Frankly, the Spetznaz and their Communist bosses who had sent them to Warwick in the first place could not care less about Vasily Kashparov. They wanted the oldlings, and they wanted all of them. To the Russian Special Forces operatives, capturing the oldlings was the entire reason that they were going through any of this. That was why they had parachuted into Warwick before the planned attacks on the U.S. and the West. Mikail, the Youth Forces, all of them, were just tools—useful idiots—mechanisms used to bring about a necessary end.
Their orders from their commanders in the GRU had been clear. Support and stabilize the town so that the oldlings of Warwick—the ones who had been there since the very beginning—could be intensively interrogated.
The new leaders of the New Soviet Union, after they were done brushing America and the West off the map for eternity, wanted to be able to track down every American Spy in Russia, and Warwick had been the main supplier of authentic Russian American spies since the 1960’s. Every one of those agents of capitalist America would need to be rooted out, and, within the aged minds and feeble memories of Warwick’s oldlings, those names would be stored like they were in a computer databank.
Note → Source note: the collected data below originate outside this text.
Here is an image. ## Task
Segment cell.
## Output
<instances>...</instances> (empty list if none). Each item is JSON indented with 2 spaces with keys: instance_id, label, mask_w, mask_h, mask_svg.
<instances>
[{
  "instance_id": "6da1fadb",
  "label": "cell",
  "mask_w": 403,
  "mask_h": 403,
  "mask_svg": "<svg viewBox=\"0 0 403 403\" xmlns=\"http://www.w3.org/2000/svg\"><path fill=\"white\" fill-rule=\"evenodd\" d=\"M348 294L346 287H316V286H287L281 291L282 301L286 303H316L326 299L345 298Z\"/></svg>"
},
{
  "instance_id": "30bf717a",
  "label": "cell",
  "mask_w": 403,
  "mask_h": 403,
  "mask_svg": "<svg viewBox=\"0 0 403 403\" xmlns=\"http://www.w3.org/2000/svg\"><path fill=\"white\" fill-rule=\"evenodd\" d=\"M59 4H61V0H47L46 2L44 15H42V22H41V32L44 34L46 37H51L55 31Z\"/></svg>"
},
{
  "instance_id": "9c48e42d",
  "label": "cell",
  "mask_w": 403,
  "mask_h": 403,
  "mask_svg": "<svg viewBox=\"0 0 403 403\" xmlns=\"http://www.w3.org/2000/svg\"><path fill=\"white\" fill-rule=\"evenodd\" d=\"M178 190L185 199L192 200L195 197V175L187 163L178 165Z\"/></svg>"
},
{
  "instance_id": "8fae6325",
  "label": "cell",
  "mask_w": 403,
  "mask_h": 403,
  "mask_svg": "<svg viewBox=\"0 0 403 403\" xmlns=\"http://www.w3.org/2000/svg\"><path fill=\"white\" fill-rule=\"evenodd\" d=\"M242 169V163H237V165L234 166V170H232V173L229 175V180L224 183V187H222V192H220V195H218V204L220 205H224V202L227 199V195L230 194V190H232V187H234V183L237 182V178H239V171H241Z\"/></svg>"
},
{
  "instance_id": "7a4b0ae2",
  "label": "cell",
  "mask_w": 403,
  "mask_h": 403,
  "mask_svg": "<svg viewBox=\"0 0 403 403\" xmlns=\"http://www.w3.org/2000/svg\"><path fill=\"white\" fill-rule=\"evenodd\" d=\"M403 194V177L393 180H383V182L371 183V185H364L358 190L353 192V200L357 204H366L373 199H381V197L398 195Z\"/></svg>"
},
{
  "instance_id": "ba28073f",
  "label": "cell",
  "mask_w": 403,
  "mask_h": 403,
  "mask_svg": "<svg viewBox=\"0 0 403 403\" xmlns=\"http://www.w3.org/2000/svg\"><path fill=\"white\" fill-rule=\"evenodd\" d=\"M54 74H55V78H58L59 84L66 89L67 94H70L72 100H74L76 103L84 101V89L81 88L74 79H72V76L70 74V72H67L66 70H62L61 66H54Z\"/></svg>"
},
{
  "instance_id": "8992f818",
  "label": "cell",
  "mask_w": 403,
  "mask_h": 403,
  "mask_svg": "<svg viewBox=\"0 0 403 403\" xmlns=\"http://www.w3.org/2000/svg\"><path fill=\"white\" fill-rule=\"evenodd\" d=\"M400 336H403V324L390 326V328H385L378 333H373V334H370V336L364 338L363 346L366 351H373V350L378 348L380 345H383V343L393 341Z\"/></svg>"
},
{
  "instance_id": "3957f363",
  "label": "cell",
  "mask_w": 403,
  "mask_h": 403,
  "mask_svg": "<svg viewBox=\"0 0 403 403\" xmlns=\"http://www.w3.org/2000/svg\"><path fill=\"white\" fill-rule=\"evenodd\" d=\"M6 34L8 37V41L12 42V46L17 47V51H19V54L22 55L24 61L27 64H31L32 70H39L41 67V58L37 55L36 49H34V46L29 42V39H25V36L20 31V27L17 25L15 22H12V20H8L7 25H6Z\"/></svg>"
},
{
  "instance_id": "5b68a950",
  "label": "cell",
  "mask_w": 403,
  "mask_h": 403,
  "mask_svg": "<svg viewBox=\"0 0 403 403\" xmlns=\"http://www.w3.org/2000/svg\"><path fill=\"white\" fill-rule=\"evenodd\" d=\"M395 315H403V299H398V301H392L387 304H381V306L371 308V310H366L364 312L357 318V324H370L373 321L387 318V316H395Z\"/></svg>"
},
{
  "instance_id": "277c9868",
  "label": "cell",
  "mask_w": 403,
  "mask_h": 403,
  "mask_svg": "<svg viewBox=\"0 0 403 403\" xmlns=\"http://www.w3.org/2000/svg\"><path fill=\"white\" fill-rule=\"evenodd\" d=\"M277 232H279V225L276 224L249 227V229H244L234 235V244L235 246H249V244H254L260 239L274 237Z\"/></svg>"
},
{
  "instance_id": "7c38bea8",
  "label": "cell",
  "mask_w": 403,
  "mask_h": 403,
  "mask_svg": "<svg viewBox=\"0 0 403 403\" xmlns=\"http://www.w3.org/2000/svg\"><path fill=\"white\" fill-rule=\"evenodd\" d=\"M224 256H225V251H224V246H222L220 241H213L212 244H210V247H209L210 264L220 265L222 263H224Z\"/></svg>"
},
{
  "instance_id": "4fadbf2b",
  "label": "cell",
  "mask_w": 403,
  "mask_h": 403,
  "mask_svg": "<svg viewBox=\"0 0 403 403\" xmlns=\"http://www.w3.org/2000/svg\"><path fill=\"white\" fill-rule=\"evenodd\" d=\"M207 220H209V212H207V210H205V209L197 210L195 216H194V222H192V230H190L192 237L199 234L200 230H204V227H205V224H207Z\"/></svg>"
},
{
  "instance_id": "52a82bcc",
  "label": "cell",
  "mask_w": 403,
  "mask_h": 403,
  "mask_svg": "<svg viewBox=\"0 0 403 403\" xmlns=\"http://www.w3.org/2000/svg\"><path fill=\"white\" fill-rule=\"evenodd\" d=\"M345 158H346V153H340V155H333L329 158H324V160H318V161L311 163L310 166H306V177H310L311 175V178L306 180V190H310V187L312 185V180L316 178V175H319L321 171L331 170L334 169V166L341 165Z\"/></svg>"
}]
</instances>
Eighty of those oldlings were already being questioned in the locker rooms under the Warwick Gym. There were more out there, at least there ought to be.
Lacking any better options, the Spetznaz troops had thrown their weight behind Mikail in the battle for Warwick. That decision wasn’t turning out well, and they were beginning to have doubts about his ability to deliver on his promises, but for now their primary function took priority over their personal feelings. In addition to the large contingent of troops “manning the walls” so to speak—guarding the village to keep the people in and the rest of the world out—there were specialists involved in the interrogations in the basement of the gymnasium. There were also soldiers still involved in trying to police the town and stop the fighting. These were the units traveling with Vladimir, trying to root out all resistance and end talk of revolution or escape.
To the Russians, if this Vasily Kashparov knew a way out of the Charm School, then he would also know if any of the oldlings had already escaped, or if any more were hidden in the town’s many root cellars and basements. They wanted to find Vasily merely so they could find any oldlings hiding from this new Inquisition.
The search for Vasily, like the revolution itself, was not going well. Two of the Youth Forces, untrained and lacking in military skills and tactics, had already been killed executing the searches. That fact had angered Vladimir to no end. The young man, already a brutal sadist, became doubly efficient and intensive in his application of whatever means he deemed necessary to extract information from the people of Warwick.
A proper search, meant an everywhere search, and that meant a systematic, door-to-door examination, even while a pitched and rolling battle was taking place in the town. Warwick was not a normal, modern village. The people were Russian, and mostly agrarian. They liked to dig, and almost every house had storm cellars and basements and even vegetable larders formed of concrete, or crafted from old freezers buried in the backyards. There were a lot of places to hide and therefore, a lot of places to search, to coax the earth to give up her secrets.